(Stored data entries)
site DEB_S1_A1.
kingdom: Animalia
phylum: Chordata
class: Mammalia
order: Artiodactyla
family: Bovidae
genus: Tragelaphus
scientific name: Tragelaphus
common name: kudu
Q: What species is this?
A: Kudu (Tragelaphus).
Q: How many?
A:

▶ **Problem statement**: Repeat each entry exactly.

▶ **Answer space**:
site DEB_S1_A1.
kingdom: Animalia
phylum: Chordata
class: Mammalia
order: Artiodactyla
family: Bovidae
genus: Tragelaphus
scientific name: Tragelaphus
common name: kudu
Q: What species is this?
A: Kudu (Tragelaphus).
Q: How many?
A:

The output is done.